AI workloads favor the Nvidia stack

Gaming isn't the only consideration anymore

It's hard to ignore the local AI part of the story when comparing GPU ecosystems today. Nvidia's proprietary CUDA platform is still preferred over AMD's open-source ROCm platform when it comes to programming models for AI research. Almost all custom operators and quantization libraries are built and tested on CUDA first, with ROCm support coming later. ROCm has matured a lot over the last few years, and for basic LLM inferencing, there's barely any performance gap with CUDA. That said, going with Nvidia offers you plug-and-play compatibility with cutting-edge LLM, libraries, and custom packages.

If you're working mainly with text-based inferencing and don't mind a bit of manual setup, AMD GPUs aren't a problem. However, if image generation, OS support, and day-one support are non-negotiable, going with Nvidia still makes more sense. More than gamers, local AI enthusiasts and professionals have more to consider when choosing between Nvidia and AMD. And the CUDA domination is hard to ignore.

Creative workloads are still Nvidia's turf

Even AMD Adrenalin can't catch a break

Even if you aren't the ideal consumer for local AI workloads, you're still likely to be streaming your games, editing videos, and using 3D rendering programs. Nvidia's NVENC encoder is still the standard, delivering better quality than AMD's AMF at the same bitrates, even after the latter has gotten great improvements with RDNA 4. Then there's the fact that Nvidia Broadcast, ShadowPlay, and Reflex come together in a way that AMD's Adrenalin suite still doesn't. If you browse Reddit, you can still see people complaining about drive timeouts, black screens, and specific game instability. The Nvidia app might not be as polished as Adrenalin, but it seems to be more stable at the moment.

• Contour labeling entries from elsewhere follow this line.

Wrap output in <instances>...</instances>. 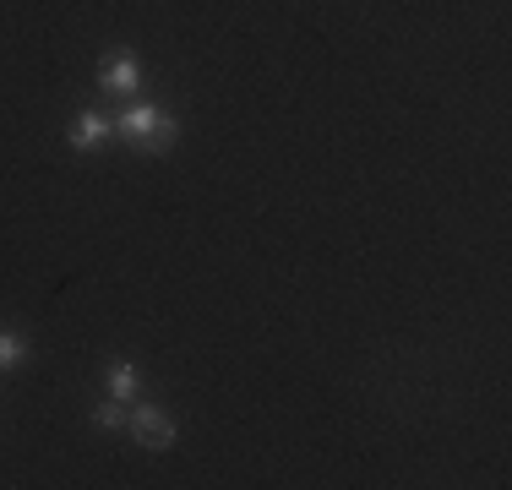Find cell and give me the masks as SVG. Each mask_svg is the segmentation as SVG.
Instances as JSON below:
<instances>
[{
	"instance_id": "5b68a950",
	"label": "cell",
	"mask_w": 512,
	"mask_h": 490,
	"mask_svg": "<svg viewBox=\"0 0 512 490\" xmlns=\"http://www.w3.org/2000/svg\"><path fill=\"white\" fill-rule=\"evenodd\" d=\"M104 387H109V398L137 403V392H142V371H137L131 360H115V365H109V376H104Z\"/></svg>"
},
{
	"instance_id": "7a4b0ae2",
	"label": "cell",
	"mask_w": 512,
	"mask_h": 490,
	"mask_svg": "<svg viewBox=\"0 0 512 490\" xmlns=\"http://www.w3.org/2000/svg\"><path fill=\"white\" fill-rule=\"evenodd\" d=\"M126 431L142 441L148 452H169L180 441V425L169 420V409H158V403H131V414H126Z\"/></svg>"
},
{
	"instance_id": "8992f818",
	"label": "cell",
	"mask_w": 512,
	"mask_h": 490,
	"mask_svg": "<svg viewBox=\"0 0 512 490\" xmlns=\"http://www.w3.org/2000/svg\"><path fill=\"white\" fill-rule=\"evenodd\" d=\"M28 360V338L22 333H0V371H17Z\"/></svg>"
},
{
	"instance_id": "6da1fadb",
	"label": "cell",
	"mask_w": 512,
	"mask_h": 490,
	"mask_svg": "<svg viewBox=\"0 0 512 490\" xmlns=\"http://www.w3.org/2000/svg\"><path fill=\"white\" fill-rule=\"evenodd\" d=\"M115 137L131 142L137 153H169L180 142V120L164 115L158 104H126L115 115Z\"/></svg>"
},
{
	"instance_id": "277c9868",
	"label": "cell",
	"mask_w": 512,
	"mask_h": 490,
	"mask_svg": "<svg viewBox=\"0 0 512 490\" xmlns=\"http://www.w3.org/2000/svg\"><path fill=\"white\" fill-rule=\"evenodd\" d=\"M99 88H104V93H115V98H131V93L142 88V60H137V55H109V60H104Z\"/></svg>"
},
{
	"instance_id": "3957f363",
	"label": "cell",
	"mask_w": 512,
	"mask_h": 490,
	"mask_svg": "<svg viewBox=\"0 0 512 490\" xmlns=\"http://www.w3.org/2000/svg\"><path fill=\"white\" fill-rule=\"evenodd\" d=\"M109 137H115V120L99 115V109H82V115L71 120V131H66V142L77 147V153H99Z\"/></svg>"
},
{
	"instance_id": "52a82bcc",
	"label": "cell",
	"mask_w": 512,
	"mask_h": 490,
	"mask_svg": "<svg viewBox=\"0 0 512 490\" xmlns=\"http://www.w3.org/2000/svg\"><path fill=\"white\" fill-rule=\"evenodd\" d=\"M126 403L120 398H109V403H99V409H93V425H99V431H126Z\"/></svg>"
}]
</instances>
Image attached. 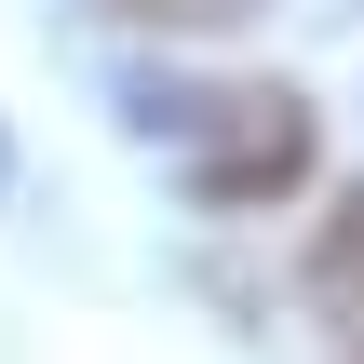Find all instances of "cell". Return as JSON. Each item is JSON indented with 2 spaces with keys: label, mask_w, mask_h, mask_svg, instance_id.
Returning <instances> with one entry per match:
<instances>
[{
  "label": "cell",
  "mask_w": 364,
  "mask_h": 364,
  "mask_svg": "<svg viewBox=\"0 0 364 364\" xmlns=\"http://www.w3.org/2000/svg\"><path fill=\"white\" fill-rule=\"evenodd\" d=\"M135 27H230V14H257V0H122Z\"/></svg>",
  "instance_id": "obj_3"
},
{
  "label": "cell",
  "mask_w": 364,
  "mask_h": 364,
  "mask_svg": "<svg viewBox=\"0 0 364 364\" xmlns=\"http://www.w3.org/2000/svg\"><path fill=\"white\" fill-rule=\"evenodd\" d=\"M135 122L176 135L203 203H270L311 176V108L284 81H162V95H135Z\"/></svg>",
  "instance_id": "obj_1"
},
{
  "label": "cell",
  "mask_w": 364,
  "mask_h": 364,
  "mask_svg": "<svg viewBox=\"0 0 364 364\" xmlns=\"http://www.w3.org/2000/svg\"><path fill=\"white\" fill-rule=\"evenodd\" d=\"M311 297H324L338 324H364V189L324 216V243H311Z\"/></svg>",
  "instance_id": "obj_2"
}]
</instances>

Nvidia's CUDA strikes again in programs like Adobe Premiere Pro, After Effects, and Blender, offering better performance than AMD hardware in many cases. Professionals involved in these workflows are basically forced to pick Nvidia more often than not. Consumers would love to support more affordable hardware, but they can't do that at the cost of performance, stability, and compatibility downsides. AMD has worked hard to reduce the gaps with Nvidia in each of these areas, but Nvidia has a genuine lead that can't be ignored.

Asus Prime GeForce RTX 5070
Memory Clock Speed
1750 MHz
Architecture
Blackwell
Process
TSMC 4N
Shader Units
6144
Ray Accelerators/Cores
48
AI Accelerators/Cores
192

AMD isn't far behind, but you should know the compromises before buying

If you compare where AMD is now to where it was only a few years ago, the difference is stark. We've seen a genuine performance leap in ray tracing and upscaling, significant improvements to ROCm, and viability in productivity apps. That said, Nvidia still holds a lead in almost all areas, and when you're comparing similarly priced hardware, these differences become important.